La cultura, como la sociedad, otorga
privilegios por el procedimiento de la duda o de la indecisión, pero también indemniza
a sus fieles. Es la venta de mercaderías, de favores y de sensaciones. En estos
días de confinamiento observamos el daño que las redes sociales hacen a nuestras
conciencias, los profesionales del desprestigio y los embaucadores se encargan
de ello. Y todos, absolutamente todos, son tan peligrosos como los estafadores.
Hacer creer aquello que no es, no solo es un engaño, es como un robo, son los ladrones
de la veracidad.
Social, cultural. Cultural,
social. ¿Existe algo más? Un gobernante es un representante social ajeno a la
cultura. Gobernante. Representante. ¿Cultura?

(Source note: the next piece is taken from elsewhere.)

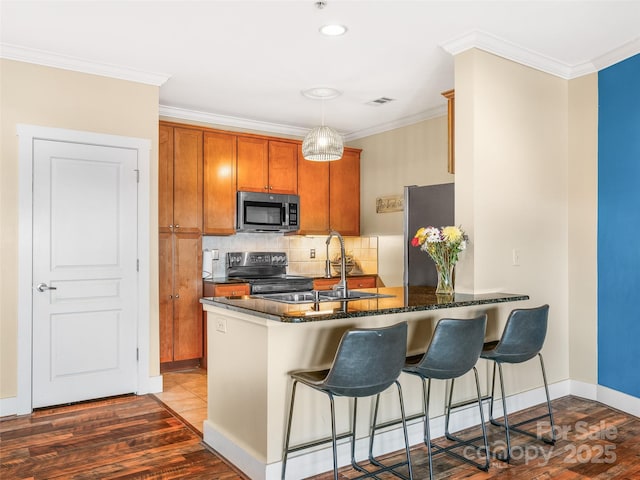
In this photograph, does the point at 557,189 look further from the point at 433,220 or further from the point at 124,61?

Todo cuanto podrían controlar
(que no erradicar), pasa a estar descontrolado. Me recuerdan a la errónea y
clásica división social: progresismo y conservadurismo. Y viene a la mente la
cultura progresista y la cultura conservadora. Y la cultura desaparece si es
catalogada, adjetivada, enmarcada entre las columnas de un templo, de cualquier
templo.
Las imposiciones en nuestras
vidas deberían estar prohibidas, lo bello es la provocación de discrepancias.
Pero las redes, la cultura, la pandemia…, todo son imposiciones. Y la más
mínima imposición empobrece la libertad, la restringe.
El silencio nunca será
conservador. El silencio nunca será progresista.